Cigarette électronique: un analogue de la nicotine dans le collimateur d’une association antitabac

Des poursuites pour publicité illicite contre un fabricant de produits de vapotage: le Comité national contre le tabagisme (CNCT) annonce lundi attaquer en justice Aroma King pour contrer une nouvelle substance que l’association considère potentiellement plus addictive que la nicotine classique.
Avec pour thème, cette année, “Levons le masque !”, la Journée mondiale sans tabac, le 31 mai, visera à mettre en lumière les stratégies des industriels du tabac et de la nicotine pour “rendre leurs produits plus attrayants, en particulier pour les jeunes”, souligne cette association antitabac.
Elle pointe ainsi “l’émergence et la promotion préoccupantes” de la 6-méthyl-nicotine ou métatine, un analogue de la nicotine -un composé à la structure chimique proche-, identifié dans certains produits de vapotage vendus en France et ailleurs en Europe depuis début 2024.
Le CNCT, qui a récemment fait condamner pour “publicité illégale” les cigarettiers British American Tobacco et Philip Morris, a décidé de poursuivre pour le même motif devant la justice la société Aroma King, qui vend des produits contenant cette nouvelle molécule, présentés “comme innovants, sans tabac ou sans nicotine” sur son site internet.

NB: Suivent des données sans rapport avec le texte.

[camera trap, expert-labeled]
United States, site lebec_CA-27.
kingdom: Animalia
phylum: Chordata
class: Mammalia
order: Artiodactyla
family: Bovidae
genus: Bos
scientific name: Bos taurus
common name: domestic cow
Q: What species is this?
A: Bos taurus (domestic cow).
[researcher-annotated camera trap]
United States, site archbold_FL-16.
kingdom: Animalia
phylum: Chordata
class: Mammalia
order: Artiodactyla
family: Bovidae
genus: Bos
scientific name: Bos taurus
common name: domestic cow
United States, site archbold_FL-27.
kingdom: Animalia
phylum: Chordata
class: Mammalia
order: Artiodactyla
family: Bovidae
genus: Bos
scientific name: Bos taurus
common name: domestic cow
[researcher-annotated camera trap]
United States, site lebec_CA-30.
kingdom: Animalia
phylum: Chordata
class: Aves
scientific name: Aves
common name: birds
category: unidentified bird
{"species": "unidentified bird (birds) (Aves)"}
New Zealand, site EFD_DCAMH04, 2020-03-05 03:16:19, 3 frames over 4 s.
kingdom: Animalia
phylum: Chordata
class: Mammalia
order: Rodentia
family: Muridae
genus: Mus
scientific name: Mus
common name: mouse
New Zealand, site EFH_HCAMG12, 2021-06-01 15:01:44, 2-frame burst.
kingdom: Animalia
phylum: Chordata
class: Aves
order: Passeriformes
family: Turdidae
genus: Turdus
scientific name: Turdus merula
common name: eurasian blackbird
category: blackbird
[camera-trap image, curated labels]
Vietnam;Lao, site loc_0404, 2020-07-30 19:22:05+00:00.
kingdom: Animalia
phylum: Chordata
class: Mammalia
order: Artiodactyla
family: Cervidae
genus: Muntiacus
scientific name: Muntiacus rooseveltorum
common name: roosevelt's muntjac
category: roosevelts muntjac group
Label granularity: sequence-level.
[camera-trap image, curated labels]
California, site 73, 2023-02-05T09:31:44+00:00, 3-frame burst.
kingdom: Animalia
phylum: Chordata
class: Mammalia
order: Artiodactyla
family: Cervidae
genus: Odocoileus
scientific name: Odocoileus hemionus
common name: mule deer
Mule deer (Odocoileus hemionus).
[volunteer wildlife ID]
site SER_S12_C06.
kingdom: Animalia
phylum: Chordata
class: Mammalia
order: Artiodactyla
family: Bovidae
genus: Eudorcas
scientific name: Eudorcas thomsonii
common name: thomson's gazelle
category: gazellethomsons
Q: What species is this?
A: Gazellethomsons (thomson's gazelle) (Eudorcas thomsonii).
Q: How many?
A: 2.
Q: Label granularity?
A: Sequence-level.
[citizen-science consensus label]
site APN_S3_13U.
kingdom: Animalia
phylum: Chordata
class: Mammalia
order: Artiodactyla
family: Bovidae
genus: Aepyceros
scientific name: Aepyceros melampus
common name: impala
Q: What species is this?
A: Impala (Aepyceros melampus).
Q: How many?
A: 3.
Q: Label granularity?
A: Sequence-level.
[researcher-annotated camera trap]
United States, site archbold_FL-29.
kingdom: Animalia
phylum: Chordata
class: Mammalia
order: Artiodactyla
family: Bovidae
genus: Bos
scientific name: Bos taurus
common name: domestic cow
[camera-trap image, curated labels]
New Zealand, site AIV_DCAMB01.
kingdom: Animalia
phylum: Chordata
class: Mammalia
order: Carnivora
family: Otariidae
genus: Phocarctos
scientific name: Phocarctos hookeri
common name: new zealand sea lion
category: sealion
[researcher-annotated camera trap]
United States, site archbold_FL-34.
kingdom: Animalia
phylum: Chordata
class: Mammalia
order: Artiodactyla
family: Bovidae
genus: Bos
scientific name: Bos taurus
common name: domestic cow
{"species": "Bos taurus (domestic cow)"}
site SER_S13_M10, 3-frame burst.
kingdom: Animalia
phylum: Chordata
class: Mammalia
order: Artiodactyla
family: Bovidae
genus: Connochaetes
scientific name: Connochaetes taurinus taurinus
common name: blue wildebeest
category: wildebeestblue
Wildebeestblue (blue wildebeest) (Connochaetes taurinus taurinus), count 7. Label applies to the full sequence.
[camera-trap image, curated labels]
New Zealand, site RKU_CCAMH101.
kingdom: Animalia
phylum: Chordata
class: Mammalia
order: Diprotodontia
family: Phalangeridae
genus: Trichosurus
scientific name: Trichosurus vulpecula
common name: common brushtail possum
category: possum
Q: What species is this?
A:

Le site promeut les produits “NoNic” comme une “alternative plus saine et plus sûre pour les vapoteurs”, ce qui “n’est absolument pas vérifié du point de vue médical”, souligne Me Hugo Lévy, avocat du CNCT. Il “met en valeur et incite à l’achat d’un produit du vapotage: cela tombe manifestement sous le coup des dispositions du Code de la santé publique qui interdisent la publicité pour les produits du vapotage”, précise-t-il à l’AFP.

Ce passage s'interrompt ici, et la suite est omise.